Unstable Prediction. In the previous sections, we argue that if the model overfits the source domains, it is easy to produce unstable predictions by perturbing the test images slightly (random resized crop and flip). By contrast, a robust model can reduce this effect and perform well. To verify it, we test several models in the unseen domain: DeepAll without weak augmentations (i.e., color jittering, random crop, and flip), DeepAll, and the model trained with MVRML. We introduce prediction change rate (PCR), calculated by the ratio of the number of predictions changed after applying the augmentations and the number of total predictions. We compare the test accuracy and PCR in Table 5. The larger this measure, the more unstable the model in the unseen domains. As seen, DeepAll without augmentation produces the highest PCR and lowest Acc because this model overfits source domains. Meanwhile, with data augmentation and a better training strategy, the performance of the model largely improves, and PCR decreases drastically.

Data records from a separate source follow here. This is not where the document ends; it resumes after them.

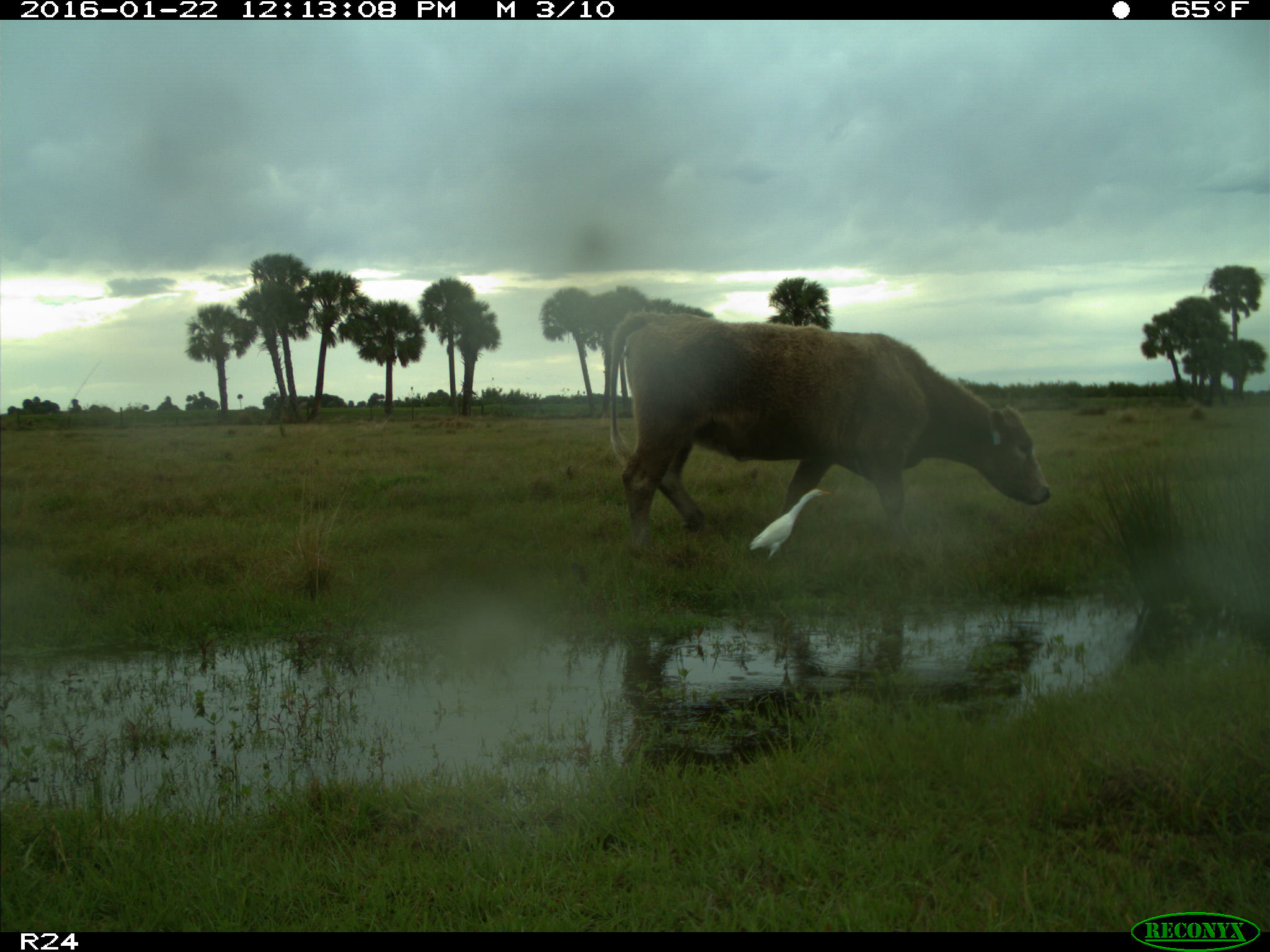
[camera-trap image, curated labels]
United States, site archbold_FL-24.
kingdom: Animalia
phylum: Chordata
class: Mammalia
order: Artiodactyla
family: Bovidae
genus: Bos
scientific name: Bos taurus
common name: domestic cow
Bos taurus (domestic cow).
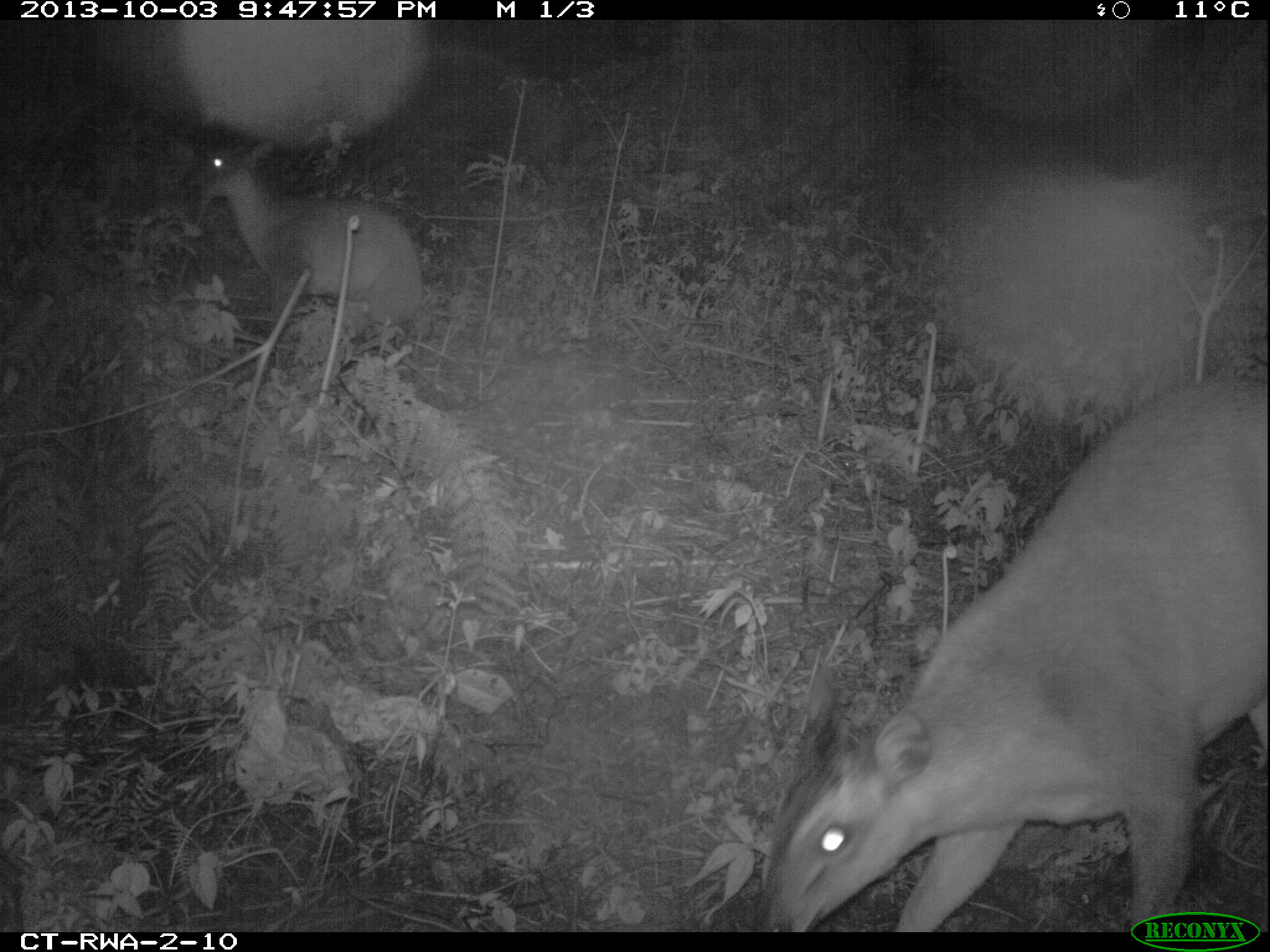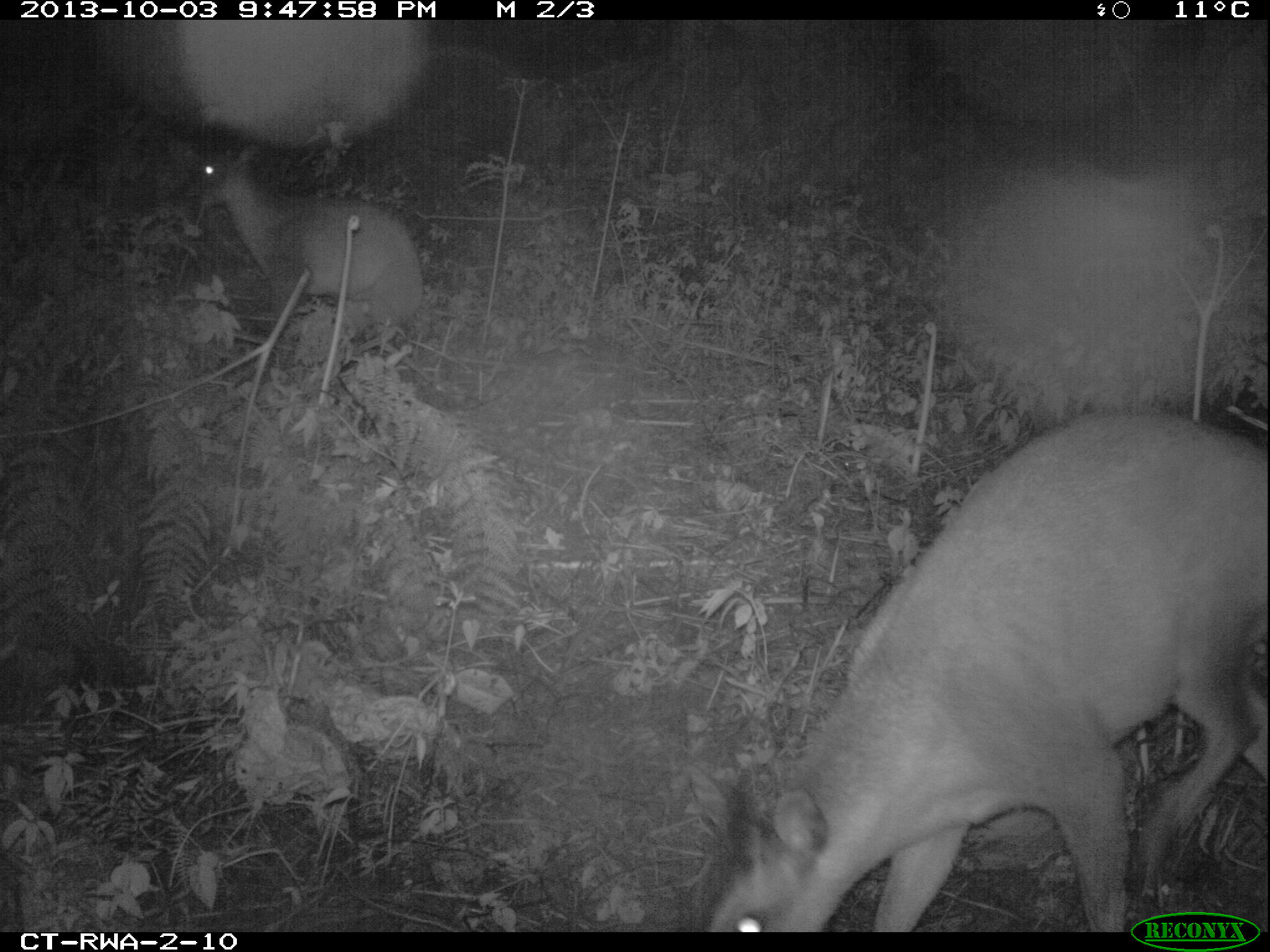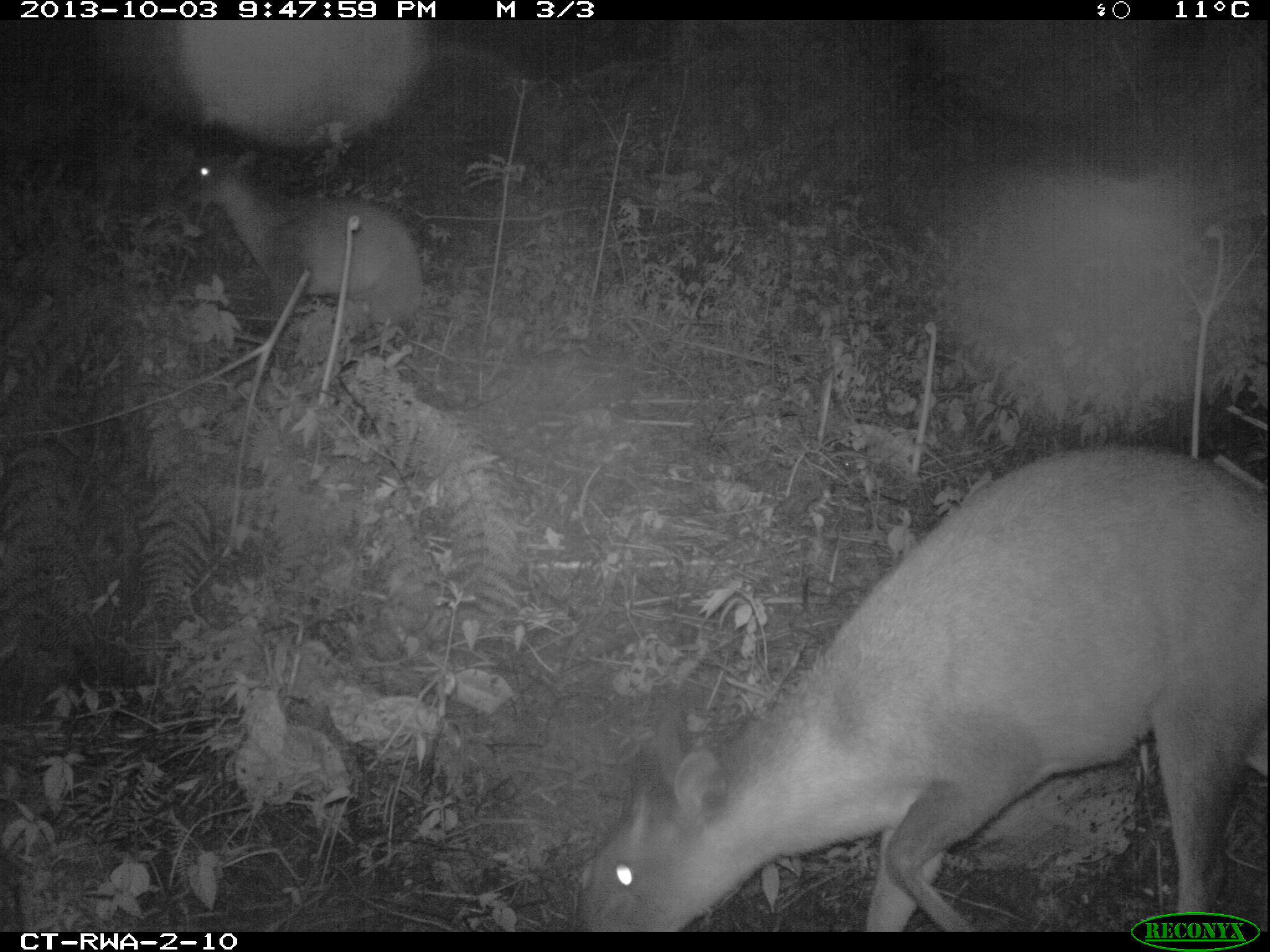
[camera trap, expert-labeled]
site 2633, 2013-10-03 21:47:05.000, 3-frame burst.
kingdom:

MVP on SOTA Methods. MVP is a plug-and-play method that can be easily adapted to other methods. To validate its adaptation ability, we integrate it into three SOTA methods, i.e., Mixstyle [59], RSC [17] and FSR [49]. For RSC and FSR, we directly use their pre-trained model. For MixStyle, we implement it by ourselves. The result is shown in Table 5. MVP can improve all of these trained models, which suggests its effectiveness in DG.

5 Conclusion

In this paper, to resist overfitting, with the observation that the performance in DG models can be benefited by task-based augmentation in training and sample-based augmentation in testing, we propose a novel multi-view framework to boost generalization ability and reduce unstable prediction caused by overfitting. Specifically, during training, we designed a multi-view regularized meta-learning algorithm. During testing, we introduced multi-view prediction to generate different views of a single image for the ensemble to stabilize its prediction. We provide theoretical proof that increasing the number of tasks can boost generalizability, and we also empirically verified that our method can help find a flat minimum that generalizes better. By conducting extensive experiments on three DG benchmark datasets, we validated the effectiveness of our method.